After a semester of writing, preparing and practicing sketches, the University of Maryland’s sketch comedy group, Sketchup, put on their end-of-the-semester show Friday night.
The performance, titled “Act Natural!,” featured a plethora of new faces with the classic Sketchup formula and no-holds-barred humor.
Sketchup’s talented and diverse cast performed sketches that involved a Russian prank game show, a horny stuffed unicorn with the ability to talk, a Big Bang Theory intervention and a vice presidential stripper among many others.
One particular sketch, broken into three parts with recurring characters, drew fantastic crowd reactions. In the sketch, a man and a woman—played by Nick Davis and Nelle Netterville—both claimed that they were not the parents of a child. When Maury found that the man was indeed the father, the woman proclaimed victory saying that she knew the kid wasn’t hers. Maury, confused, proceeded to ask the woman if she’d birthed the child, to which the woman replied she couldn’t remember. Finally, a birth certificate showed her to be the mother.

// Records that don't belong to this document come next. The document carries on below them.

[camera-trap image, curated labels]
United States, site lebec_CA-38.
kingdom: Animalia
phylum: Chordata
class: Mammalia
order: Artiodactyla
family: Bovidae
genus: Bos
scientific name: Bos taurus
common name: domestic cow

Later in the show the couple returned, this time on Judge Judy, arguing over child support payments and custody. The judge discovered that the parents couldn’t remember who had custody of the infant, but that the parents had lost the child and never filed a missing persons report.

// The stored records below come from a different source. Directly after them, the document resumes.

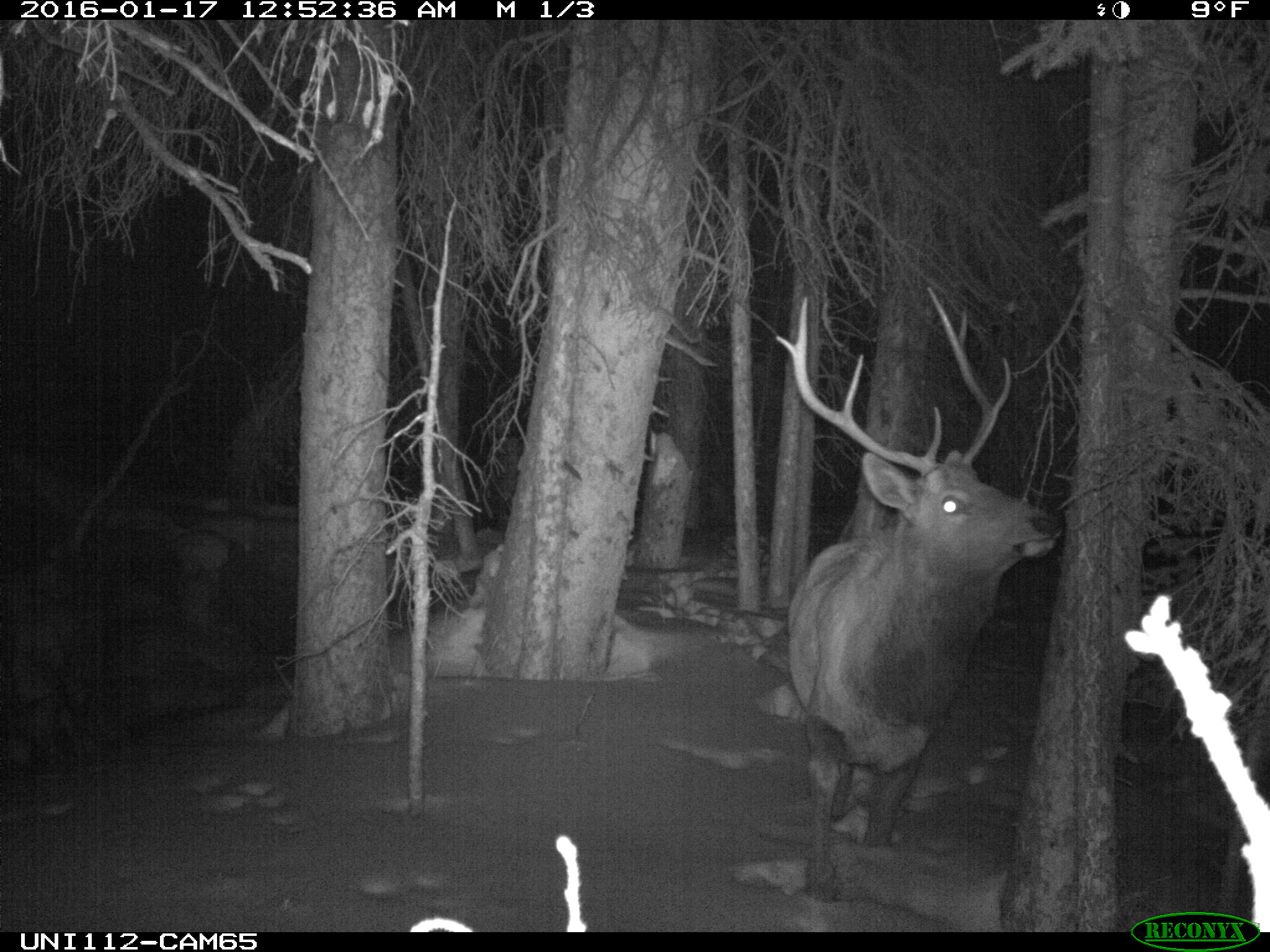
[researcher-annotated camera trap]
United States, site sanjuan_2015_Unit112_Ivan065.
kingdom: Animalia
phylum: Chordata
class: Mammalia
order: Artiodactyla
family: Cervidae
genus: Cervus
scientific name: Cervus elaphus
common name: red deer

In the final installment of the sketch, Ellen DeGeneres welcomes onto her show a young boy. After the boy claims he never knew his parents—and Ellen provides him with a $100,000 check—the man and woman spring up from their seats amongst the audience claiming paternity of the child. In the end, the reunion is a sad one for the couple, when they discover that the check is in the form of a college fund and they’ll have no access to the money.
“Act Natural!” followed the standard Sketchup formula of live performances intermixed with video sketches, creating a mixed media show that continuously engaged the audience. Laughter echoed throughout Hoff Theater for the full two hours of the show, 30 minutes longer than it intended to run.
True to its reputation of close-knit friendship, no one laughed harder than the Sketchup alumni sitting in the front row.
The end of the show brought with it many hugs, as the cast said a sad goodbye to its two graduating seniors—Tori Tanner and Netterville—for whom this was their last Sketchup show.
Although the pair will graduate come the end of this semester, they leave knowing that their group—bursting with new talent—is in good hands. And there is no doubt they will be invited back for the spring show to sit front and center with all of the other former students on whom Sketchup has made its mark.